(FRAGMENTO DEL TEXTO)
***
Era una civilización urbana en la que destacaban ciudades como Córdoba y Granada
La lengua árabe acabó convirtiéndose en mayoritaria entre la población a la altura del siglo X
Al Zawahiri pidió luchar para que el islam reine desde Al Ándalus hasta Irak

Luego vino la decadencia. Los cristianos fueron ganando terreno, y Al Ándalus terminó por no ser nada más que una brumosa metáfora que cada cual interpretaba a su manera. Al Qaeda mira aquel esplendor para curarse del declive humillante al que se precipitó desde entonces el islam, un declive al que la organización terrorista "intenta poner punto y final regresando a una ideología de combate y guerra santa que no está dispuesta a admitir compromisos", añade Manzano.
***
(PROBLEMAS POR RESOLVER)
- 1) Pasa a una lista breve el párrafo del fragmento que empieza con «Luego vino la decadencia» y conserva sus datos principales.
- 2) Sigue escribiendo el texto sobre Al Ándalus y Al Qaeda a partir de su última frase.
Los datos son un material aparte que no tiene que ver con el fragmento.

(DATOS PROPORCIONADOS)
***
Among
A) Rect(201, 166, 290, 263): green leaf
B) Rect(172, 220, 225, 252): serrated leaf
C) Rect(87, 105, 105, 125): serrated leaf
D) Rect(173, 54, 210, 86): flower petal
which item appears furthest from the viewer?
***
(RESPUESTAS DEL EJERCICIO)
- 1)
- Tras el esplendor llegó la decadencia.
- Los cristianos fueron ganando terreno.
- Al Ándalus acabó siendo solo una metáfora borrosa que cada uno interpretaba a su manera.
- Al Qaeda mira aquel esplendor para curarse del declive humillante del islam desde entonces.
- Según Manzano, la organización quiere acabar con ese declive volviendo a una ideología de combate y guerra santa que no admite compromisos.

- 2)
Córdoba, Sevilla, Granada. La mezquita y Medina Azahara, la Giralda y la Torre del Oro, la Alhambra. Podrían ser otros muchos lugares (Toledo, por ejemplo: ese ámbito mítico en el que convivieron cristianos, judíos y musulmanes) de aquella larga época en que dominaron en la mayor parte de la península Ibérica esos árabes que creían en las enseñanzas de Mahoma. Todo empezó el 27 de abril del año 711 cuando desembarcó en Gibraltar Táriq Ibn Ziyad, lugarteniente del gobernador de Tánger, al mando de 9.000 hombres: no tardaron mucho en derrotar a los visigodos. En pocos años habían llegado hasta las zonas más septentrionales de la península, donde resistieron los vascones de Navarra y los reinos astures, y en su vigoroso avance quisieron penetrar en Francia, donde fueron detenidos en la batalla de Poitiers (732). Así que se quedaron a este lado de los Pirineos.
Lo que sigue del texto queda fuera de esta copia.